↓
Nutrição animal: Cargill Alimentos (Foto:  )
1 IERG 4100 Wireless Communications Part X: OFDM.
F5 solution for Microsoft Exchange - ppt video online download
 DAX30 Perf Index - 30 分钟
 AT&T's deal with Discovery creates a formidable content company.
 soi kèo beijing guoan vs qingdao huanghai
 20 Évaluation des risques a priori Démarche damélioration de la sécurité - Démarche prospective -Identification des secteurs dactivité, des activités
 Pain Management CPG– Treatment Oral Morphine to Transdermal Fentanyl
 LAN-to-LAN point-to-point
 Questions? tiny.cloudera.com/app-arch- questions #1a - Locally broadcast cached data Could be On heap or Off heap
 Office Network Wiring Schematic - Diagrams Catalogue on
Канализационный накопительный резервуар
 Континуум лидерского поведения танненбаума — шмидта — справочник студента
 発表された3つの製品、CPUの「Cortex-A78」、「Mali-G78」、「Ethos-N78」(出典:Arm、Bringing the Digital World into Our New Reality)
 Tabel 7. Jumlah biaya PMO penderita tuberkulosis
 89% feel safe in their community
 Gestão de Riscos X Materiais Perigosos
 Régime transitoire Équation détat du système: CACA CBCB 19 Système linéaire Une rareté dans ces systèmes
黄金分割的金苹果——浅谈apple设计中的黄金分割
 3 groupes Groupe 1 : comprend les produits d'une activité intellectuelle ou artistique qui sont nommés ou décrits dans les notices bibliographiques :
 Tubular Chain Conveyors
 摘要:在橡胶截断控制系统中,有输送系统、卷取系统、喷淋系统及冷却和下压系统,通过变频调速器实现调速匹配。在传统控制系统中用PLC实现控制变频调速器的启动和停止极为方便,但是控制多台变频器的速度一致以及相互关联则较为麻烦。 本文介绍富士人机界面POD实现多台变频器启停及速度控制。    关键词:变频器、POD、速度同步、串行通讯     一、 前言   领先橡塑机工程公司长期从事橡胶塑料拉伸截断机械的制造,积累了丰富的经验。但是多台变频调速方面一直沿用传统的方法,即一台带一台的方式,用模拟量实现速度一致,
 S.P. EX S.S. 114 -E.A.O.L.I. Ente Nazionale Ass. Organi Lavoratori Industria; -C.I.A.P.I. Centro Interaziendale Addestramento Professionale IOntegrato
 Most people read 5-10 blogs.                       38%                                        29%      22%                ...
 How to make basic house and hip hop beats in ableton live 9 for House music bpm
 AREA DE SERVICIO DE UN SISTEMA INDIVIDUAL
↑
## YOUR TASK
For every line above that includes the string "dans", copy the line.

## TASK RESPONSE
 Régime transitoire Équation détat du système: CACA CBCB 19 Système linéaire Une rareté dans ces systèmes
 3 groupes Groupe 1 : comprend les produits d'une activité intellectuelle ou artistique qui sont nommés ou décrits dans les notices bibliographiques :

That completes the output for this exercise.